[
Update 2:
Jollyblogger has posted more extensive comments on the same interview. ]
In Tim Challies
A La Carte entry for today, he quotes Rick Warren from
this interview, where Warren makes this statement:
Now the word "fundamentalist" actually comes from a document in the 1920s called the Five Fundamentals of the Faith. And it is a very legalistic, narrow view of Christianity...
What are the Five Fundamentals? I grew up in churches that belonged to a loose fundamentalist organization, so I'm familiar with the fundamentals. Here's a list of the fundamentals as I learned them:
- The literal inerrancy of the autographs of scripture. (The word autographs means the original writings of the authors of scripture, so manuscript copies and translations are not included in what is inerrent according to the fundamentals.)
- The virgin birth and deity of Christ.
- The substitutionary view of the atonement .
- The bodily resurrection of Christ.
- The imminent return of Christ. (Originally there was not a specific eschatological view in mind here, since the founders of the fundamentalist movement were from various denominations and held various views of the end times.)
Depending on where you look, you'll get a slightly different list. This one is from
an article posted by the First Presbyterian Church in the City of New York:
- The inerrancy of the Bible.
- The virgin birth of Christ.
- Christ's substitutionary atonement.
- Christ's bodily resurrection.
- The authenticity of Christ's miracles.
[
Update 1: If my recollection is correct, and it might not be, there was a sort of unwritten sixth fundamental: Nonparticipation as a church body with groups that don't adhere to the five fundamentals. Warren doesn't seem to be referring to an unwritten sixth fundamental, but rather to the five.]
Is Rick Warren right?Fundamentalist Christianity has taken on more "narrowness" since the movement started, and most groups that call themselves fundamentalist today have added fundamentals to the list, at least in practice, if not on paper. For instance, many are King James Version only, so they don't see inerrancy as something found only in the autographs of scripture, but also as something found in the text of the King James Version of the Bible. Another frequently added doctrinal fundamental is a dispensational premillenial view of eschatology. Many groups have also added matters of practice, in addition to matters of doctrine, to their list of fundamentals.
However, I don't see either of these lists of original fundamentals as particularly legalistic and narrow, and I'd happily sign my name to either of them.
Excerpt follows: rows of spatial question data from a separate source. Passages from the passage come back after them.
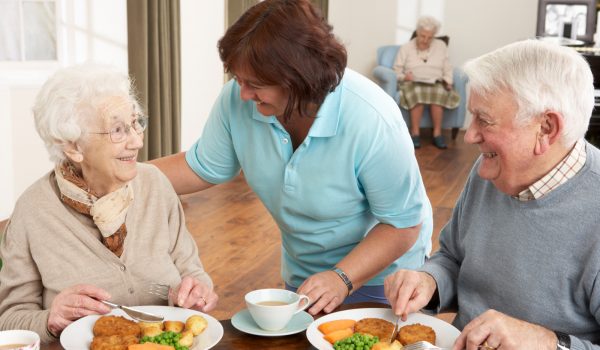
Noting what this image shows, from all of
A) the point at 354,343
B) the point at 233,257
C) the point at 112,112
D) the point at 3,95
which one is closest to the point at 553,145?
the point at 354,343

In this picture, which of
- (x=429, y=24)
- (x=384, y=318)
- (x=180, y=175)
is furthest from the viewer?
(x=429, y=24)

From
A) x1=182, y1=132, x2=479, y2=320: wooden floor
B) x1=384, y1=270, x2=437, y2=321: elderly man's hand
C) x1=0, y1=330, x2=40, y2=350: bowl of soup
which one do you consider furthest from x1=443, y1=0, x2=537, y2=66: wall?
x1=0, y1=330, x2=40, y2=350: bowl of soup

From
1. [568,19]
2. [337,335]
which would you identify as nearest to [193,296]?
[337,335]

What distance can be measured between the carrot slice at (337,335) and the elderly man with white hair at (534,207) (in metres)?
0.13

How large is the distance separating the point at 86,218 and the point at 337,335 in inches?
25.2

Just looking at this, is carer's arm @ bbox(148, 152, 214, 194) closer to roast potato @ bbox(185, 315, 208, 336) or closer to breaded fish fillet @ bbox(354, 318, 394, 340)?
roast potato @ bbox(185, 315, 208, 336)

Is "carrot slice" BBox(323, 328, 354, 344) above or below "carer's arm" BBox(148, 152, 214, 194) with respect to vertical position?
below

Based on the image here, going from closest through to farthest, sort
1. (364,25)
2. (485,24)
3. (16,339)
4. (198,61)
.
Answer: (16,339) < (198,61) < (485,24) < (364,25)

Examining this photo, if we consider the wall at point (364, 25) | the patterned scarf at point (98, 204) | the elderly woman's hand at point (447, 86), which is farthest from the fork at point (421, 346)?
the wall at point (364, 25)

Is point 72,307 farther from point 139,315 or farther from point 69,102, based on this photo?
point 69,102

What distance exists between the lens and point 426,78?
8.09 metres

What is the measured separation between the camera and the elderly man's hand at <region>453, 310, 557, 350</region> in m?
1.39

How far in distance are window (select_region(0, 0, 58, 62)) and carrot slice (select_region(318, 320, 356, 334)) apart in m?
3.72

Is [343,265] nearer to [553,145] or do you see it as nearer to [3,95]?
[553,145]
In the same interview from which the above quote comes, Warren says that in doctrinal matters,
it's what Augustine said: "In the essentials, unity; in the non-essentials, liberty; and in all things, charity."
I'd see these five fundamentals as essentials. If affirming them as fundamentals is narrow, it's the necessary narrowness of unity around essentials.*
To be fair to Rick Warren, in reading the whole text of the transcript, I'm not completely certain he meant to say that the original five fundamentals were legalistic and narrow. Here's the whole paragraph:
Now the word "fundamentalist" actually comes from a document in the 1920s called the Five Fundamentals of the Faith. And it is a very legalistic, narrow view of Christianity, and when I say there are very few fundamentalists, I mean in the sense that they are all actually called fundamentalist churches, and those would be quite small. There are no large ones.
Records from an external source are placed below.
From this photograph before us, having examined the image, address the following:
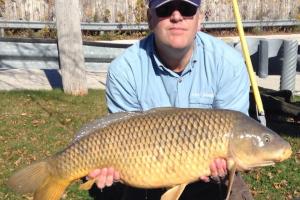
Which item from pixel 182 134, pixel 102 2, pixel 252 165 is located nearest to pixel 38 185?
pixel 182 134

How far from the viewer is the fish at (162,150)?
9.16ft

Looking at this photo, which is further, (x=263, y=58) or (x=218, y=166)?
(x=263, y=58)

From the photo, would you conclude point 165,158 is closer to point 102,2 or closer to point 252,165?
point 252,165

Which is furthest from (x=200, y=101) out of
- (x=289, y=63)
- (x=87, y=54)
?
(x=87, y=54)

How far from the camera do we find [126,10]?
18375mm

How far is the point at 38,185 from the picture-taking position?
3.01 m

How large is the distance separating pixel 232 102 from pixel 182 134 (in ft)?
2.40

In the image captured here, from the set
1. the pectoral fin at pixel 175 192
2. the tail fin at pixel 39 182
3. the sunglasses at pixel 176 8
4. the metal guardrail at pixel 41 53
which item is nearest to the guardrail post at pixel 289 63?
the metal guardrail at pixel 41 53

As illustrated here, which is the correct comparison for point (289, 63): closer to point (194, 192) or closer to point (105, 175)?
point (194, 192)

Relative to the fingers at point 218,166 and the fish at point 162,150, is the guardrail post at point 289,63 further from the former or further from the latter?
the fingers at point 218,166

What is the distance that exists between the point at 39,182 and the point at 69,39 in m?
4.88

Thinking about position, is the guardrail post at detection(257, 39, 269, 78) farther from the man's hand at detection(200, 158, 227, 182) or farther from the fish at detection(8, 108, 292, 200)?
the man's hand at detection(200, 158, 227, 182)

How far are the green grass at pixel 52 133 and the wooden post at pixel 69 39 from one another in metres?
0.38

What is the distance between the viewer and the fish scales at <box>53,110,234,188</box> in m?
2.78
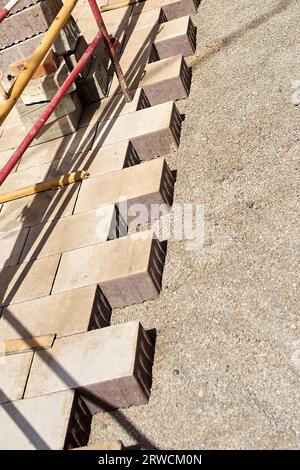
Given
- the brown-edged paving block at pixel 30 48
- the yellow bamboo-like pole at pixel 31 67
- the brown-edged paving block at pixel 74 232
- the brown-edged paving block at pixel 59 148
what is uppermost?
the yellow bamboo-like pole at pixel 31 67

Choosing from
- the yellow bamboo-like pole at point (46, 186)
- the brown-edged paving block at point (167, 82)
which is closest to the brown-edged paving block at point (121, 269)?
the yellow bamboo-like pole at point (46, 186)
It may that he's just pointing out fundamentalism's roots, and then moving on to this present time, pointing out that there are not that many churches that actually call themselves fundamentalist churches, and those that do are, by and large, legalistic and narrow. If Warren's charge of narrow legalism is made toward what fundamentalism has become rather than the five fundamentals themselves, then he's not completely off base.
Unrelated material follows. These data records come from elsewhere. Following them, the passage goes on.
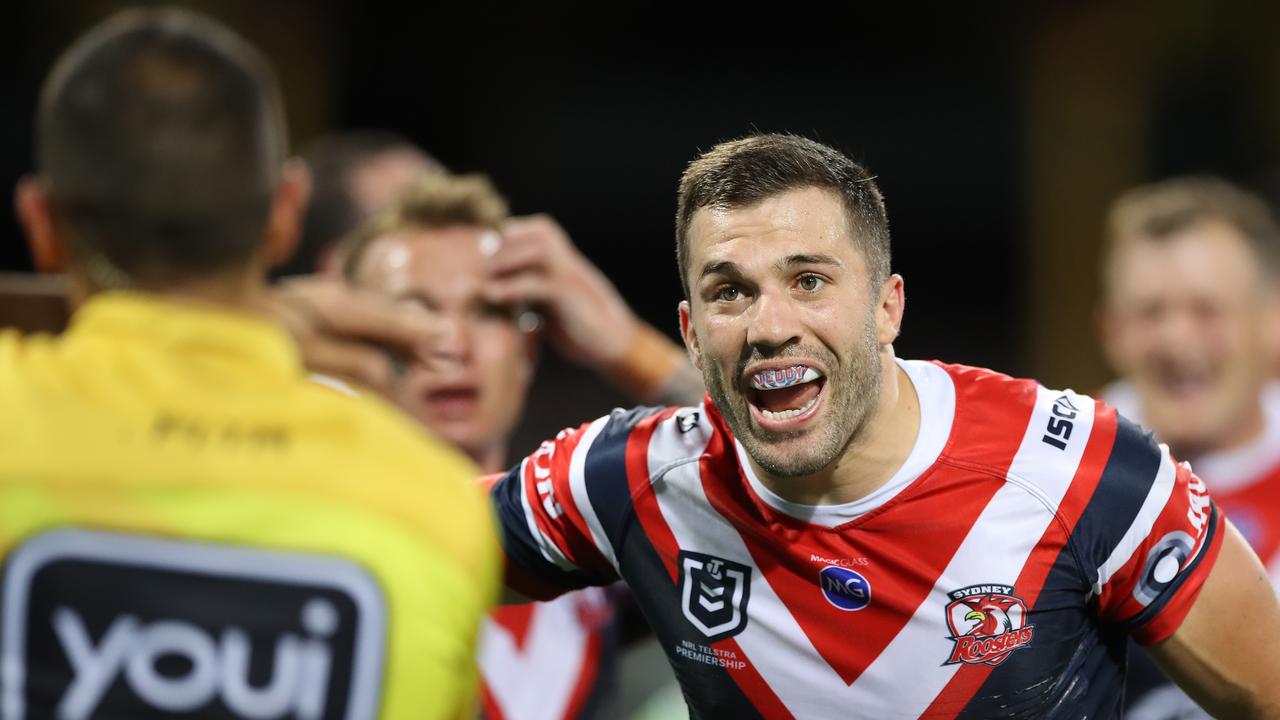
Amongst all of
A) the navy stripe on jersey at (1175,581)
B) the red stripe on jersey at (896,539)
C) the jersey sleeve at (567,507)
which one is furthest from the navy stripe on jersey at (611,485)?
the navy stripe on jersey at (1175,581)

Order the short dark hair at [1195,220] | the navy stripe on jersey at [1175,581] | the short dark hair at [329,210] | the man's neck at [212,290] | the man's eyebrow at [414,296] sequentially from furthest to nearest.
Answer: the short dark hair at [1195,220] → the short dark hair at [329,210] → the man's eyebrow at [414,296] → the navy stripe on jersey at [1175,581] → the man's neck at [212,290]

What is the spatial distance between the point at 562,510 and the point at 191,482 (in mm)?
1087

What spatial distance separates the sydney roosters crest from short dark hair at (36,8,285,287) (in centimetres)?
131

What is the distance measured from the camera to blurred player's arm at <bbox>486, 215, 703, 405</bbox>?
3268 millimetres

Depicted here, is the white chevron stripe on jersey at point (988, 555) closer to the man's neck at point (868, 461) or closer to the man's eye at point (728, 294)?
the man's neck at point (868, 461)

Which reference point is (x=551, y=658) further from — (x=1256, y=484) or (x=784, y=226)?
(x=1256, y=484)

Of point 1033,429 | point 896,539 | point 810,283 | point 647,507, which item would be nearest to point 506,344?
point 647,507

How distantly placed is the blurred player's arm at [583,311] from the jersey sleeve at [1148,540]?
1149 millimetres

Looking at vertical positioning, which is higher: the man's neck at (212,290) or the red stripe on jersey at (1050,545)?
the man's neck at (212,290)

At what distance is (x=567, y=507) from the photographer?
2.61 meters

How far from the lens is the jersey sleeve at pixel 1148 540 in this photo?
2.26 metres

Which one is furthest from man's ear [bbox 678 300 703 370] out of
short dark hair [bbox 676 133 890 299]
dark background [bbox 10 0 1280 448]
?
dark background [bbox 10 0 1280 448]

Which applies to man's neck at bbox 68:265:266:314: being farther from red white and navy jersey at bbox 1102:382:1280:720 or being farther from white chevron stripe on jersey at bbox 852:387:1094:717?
red white and navy jersey at bbox 1102:382:1280:720

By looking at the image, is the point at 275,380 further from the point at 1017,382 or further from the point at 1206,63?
the point at 1206,63
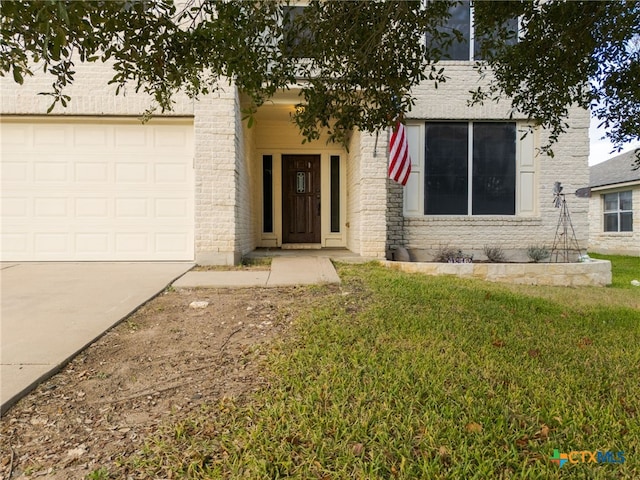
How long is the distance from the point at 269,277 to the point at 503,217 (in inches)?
214

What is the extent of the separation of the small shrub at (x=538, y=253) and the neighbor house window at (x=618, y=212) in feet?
30.3

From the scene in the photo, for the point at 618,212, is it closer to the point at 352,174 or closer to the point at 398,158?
the point at 398,158

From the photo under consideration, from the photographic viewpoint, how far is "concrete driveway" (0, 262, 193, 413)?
2.56m

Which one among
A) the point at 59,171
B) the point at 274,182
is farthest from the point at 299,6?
the point at 59,171

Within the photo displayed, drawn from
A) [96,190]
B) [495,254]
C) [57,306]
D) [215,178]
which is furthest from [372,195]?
[57,306]

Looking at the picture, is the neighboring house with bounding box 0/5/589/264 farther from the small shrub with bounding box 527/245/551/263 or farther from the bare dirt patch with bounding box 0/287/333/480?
the bare dirt patch with bounding box 0/287/333/480

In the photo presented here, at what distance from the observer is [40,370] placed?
2473mm

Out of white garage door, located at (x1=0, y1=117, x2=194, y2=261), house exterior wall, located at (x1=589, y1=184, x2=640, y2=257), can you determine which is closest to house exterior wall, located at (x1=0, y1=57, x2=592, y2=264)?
white garage door, located at (x1=0, y1=117, x2=194, y2=261)

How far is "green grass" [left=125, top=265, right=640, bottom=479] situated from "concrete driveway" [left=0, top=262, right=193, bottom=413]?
1.30 metres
If, however, he meant to say that the five fundamentals, as set out in the original books were narrow and legalistic, then I think he's
full of beans, and I use that term in its technical sense.**
What say ye? Are the original fundamentals of the faith legalistic and narrow?*
The five fundamentals were not meant to be a summary of all essential Christian doctrines; but rather, they were particular doctrines that the framers of the five fundamentals considered to be under attack at the time the fundamentals were set down. As such, they would be an incomplete and unbalanced list of essentials.[**
Yet another update:
Since some of you seem to be unaware of the absolutely correct technical definition of being full of beans, I'll define it for you: Being full of beans is speaking a lot about something one knows very little.]